▶ Text:
▼

A look back as D&C, Gannett look ahead (2024)

A look back as D&C, Gannett look ahead (1)

A worn pair of work boots hang from a lamp inside the cavernous, ink-stained press room at 55 Exchange Blvd. There is a stillness beneath the massive windows, in this space once filled by a three-story-tall newspaper press and a deafening hum.

Carts sit idle that once rode steel rails embedded in the floors, ferrying rolls of newsprint to feed the presses of the Democrat and Chronicle and now-defunct Times-Union.

This is the building that Frank Gannett built, a historic landmark in the center city that has housed Rochester's largest dailies for 87 years, helped birth one of the nation's biggest media companies, and witnessed the evolution of journalism from typewriters and letterpress printing to the multimedia age with its online and mobile platforms.

On Monday, when Gannett is expected to split into separate broadcast/digital and newspaper companies, the Democrat and Chronicle will celebrate its building-to-be on the former Midtown site, a return to Main Street, and both the end of an era and the beginning of a new one.

▲

▶ Entries:
▼

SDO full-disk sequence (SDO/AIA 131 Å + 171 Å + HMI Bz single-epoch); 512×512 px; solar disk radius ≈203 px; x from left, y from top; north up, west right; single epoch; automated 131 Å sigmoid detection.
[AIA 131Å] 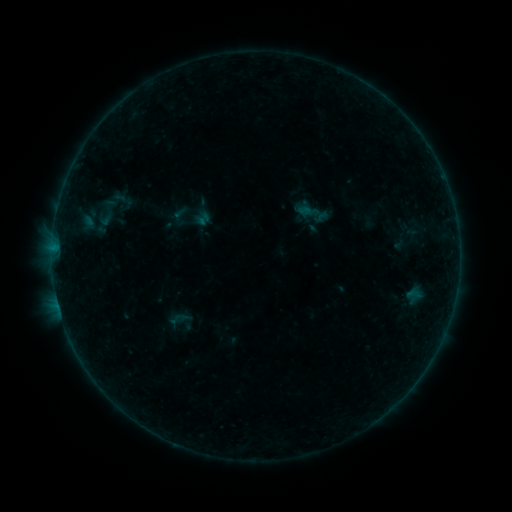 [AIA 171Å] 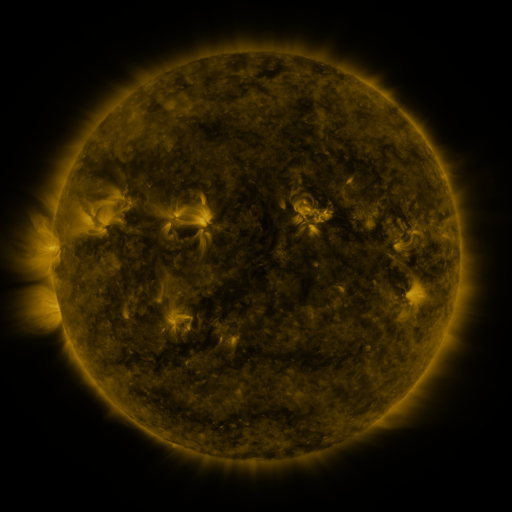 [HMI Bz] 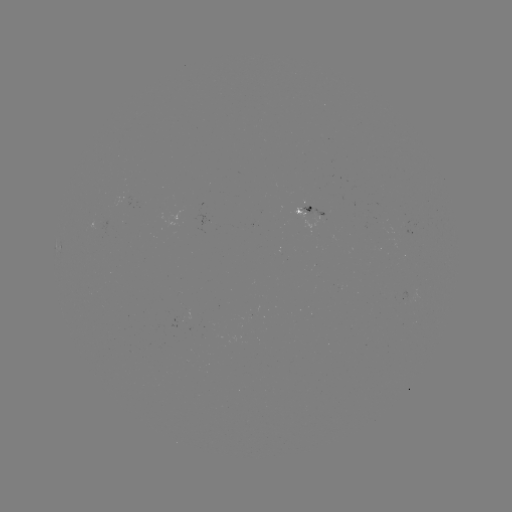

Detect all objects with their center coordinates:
sigmoid: (108, 212)
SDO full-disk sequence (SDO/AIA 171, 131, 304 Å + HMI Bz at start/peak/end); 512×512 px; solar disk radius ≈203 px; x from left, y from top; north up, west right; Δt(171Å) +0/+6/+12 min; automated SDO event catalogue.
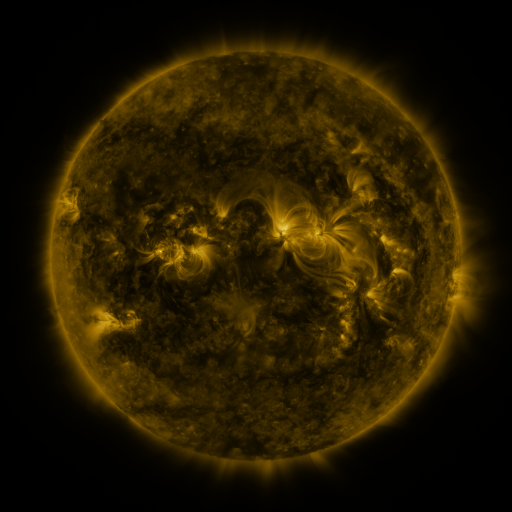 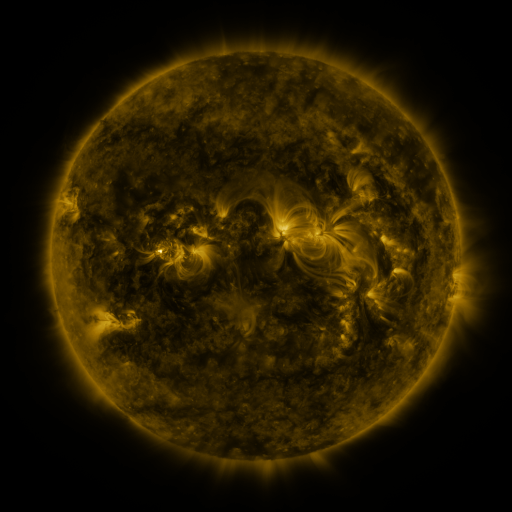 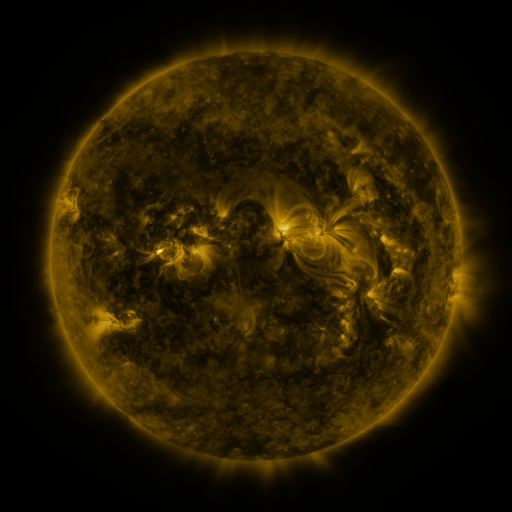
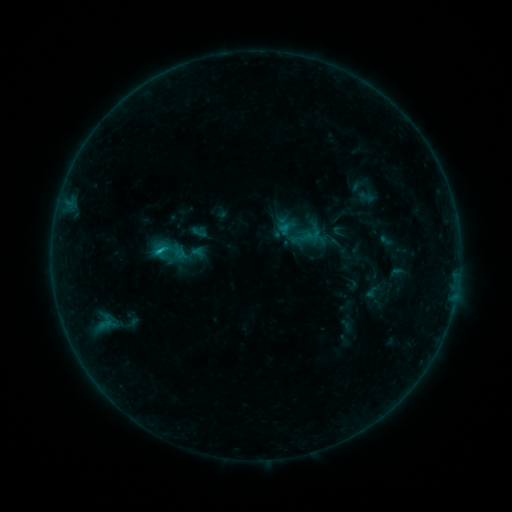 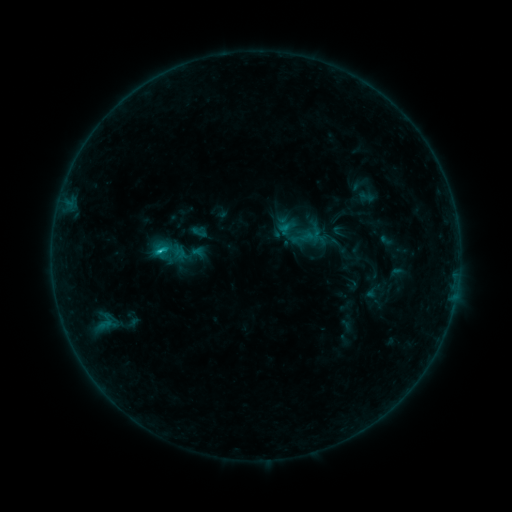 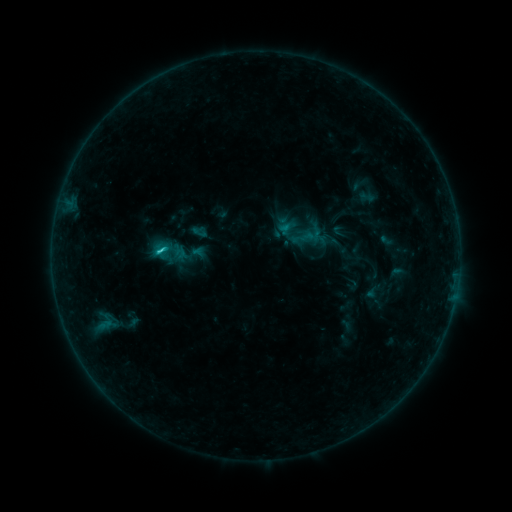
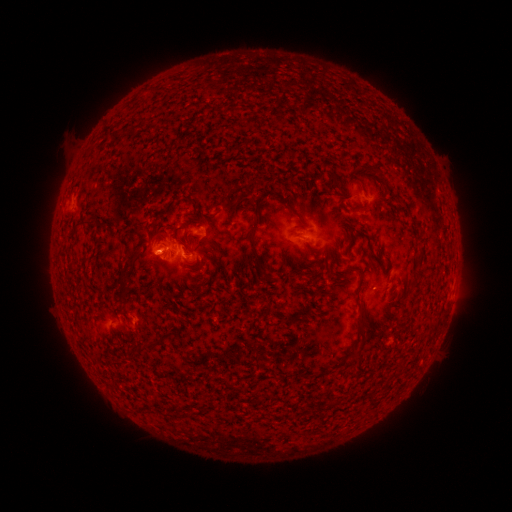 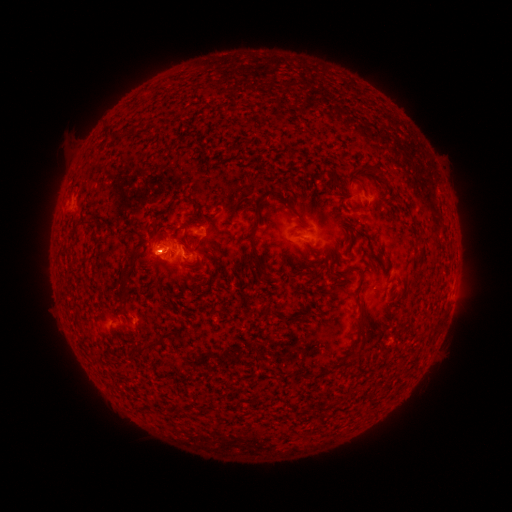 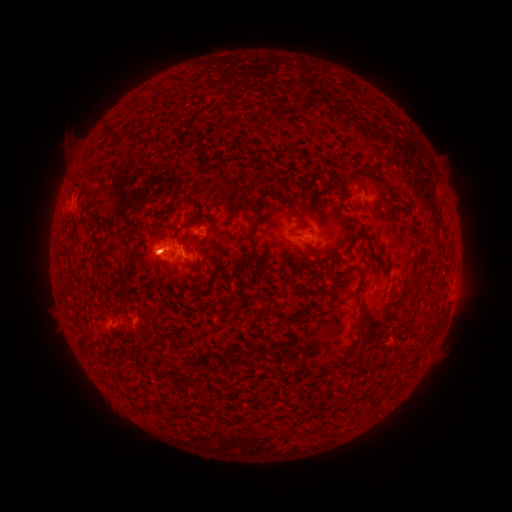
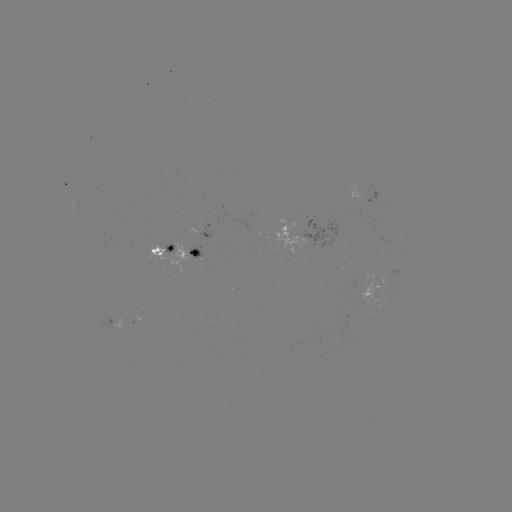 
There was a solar flare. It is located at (160, 255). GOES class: C1.7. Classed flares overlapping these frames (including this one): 1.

▲

▶ Job A:
Answer these from the newspaper building article, one line each, marked the same way:
(i) What is the street address of the press room?
(ii) For how many years has the building housed Rochester's largest dailies?
(iii) On what site will the Democrat and Chronicle's building-to-be stand?
▶ Job B: Please sum up the newspaper building article in two sentences.
▶ Job C: Pick up the newspaper building article after its last sentence and keep writing it.

▶ Answer A:
(i) 55 Exchange Blvd.
(ii) 87 years.
(iii) The former Midtown site.

▶ Answer B: The press room at 55 Exchange Blvd., once filled by a three-story-tall newspaper press, now sits still, its newsprint carts idle. The building Frank Gannett built has housed Rochester's largest dailies for 87 years, and on Monday, when Gannett is expected to split, the Democrat and Chronicle will celebrate its building-to-be on the former Midtown site.

▶ Answer C:
The company split affects 46 broadcast stations, Cars.com, CareerBuilder.com, 92 community media organizations, USA TODAY and 18 daily publications in the United Kingdom.

The D&C move, first announced in April 2014, will have the Democrat and Chronicle Media Group occupying two floors of a $6 million, three-story building to be owned by Pike Co.

"We're moving our operation but we're bringing a strong history and commitment from Exchange to Main," said Michael Kane, president and publisher of the Democrat and Chronicle Media Group. "That spirit will inspire us to serve this community in new ways looking ahead with core values instilled a long time ago. The future looks bright and I think Frank Gannett would be proud."

Frank Gannett was known in some circles as "The Great Hyphenator" for his penchant for buying multiple properties that were losing money and combining them into profitable endeavors. His efforts, and those of newspaper entrepreneurs like him, helped carry the newspaper industry through the Great Depression and the coming competition of radio and television. Those efforts are embodied in steel and stone at 55 Exchange.

Monday's expected announcement of a split into Tegna, the broadcast and digital company, and the new Gannett publishing company, is in many ways a reversal of the trend Gannett started over a century ago, said Dennis Floss, a spokesman for the Democrat and Chronicle Media Group.

So Monday very much represents a new era for the Gannett legacy, in both Rochester and the nation.

Come this time next year, the halls and offices of the five-story Gannett building at the corner of Broad and Exchange will likely be empty, the floors swept clean, enveloped in the same stillness of that press room.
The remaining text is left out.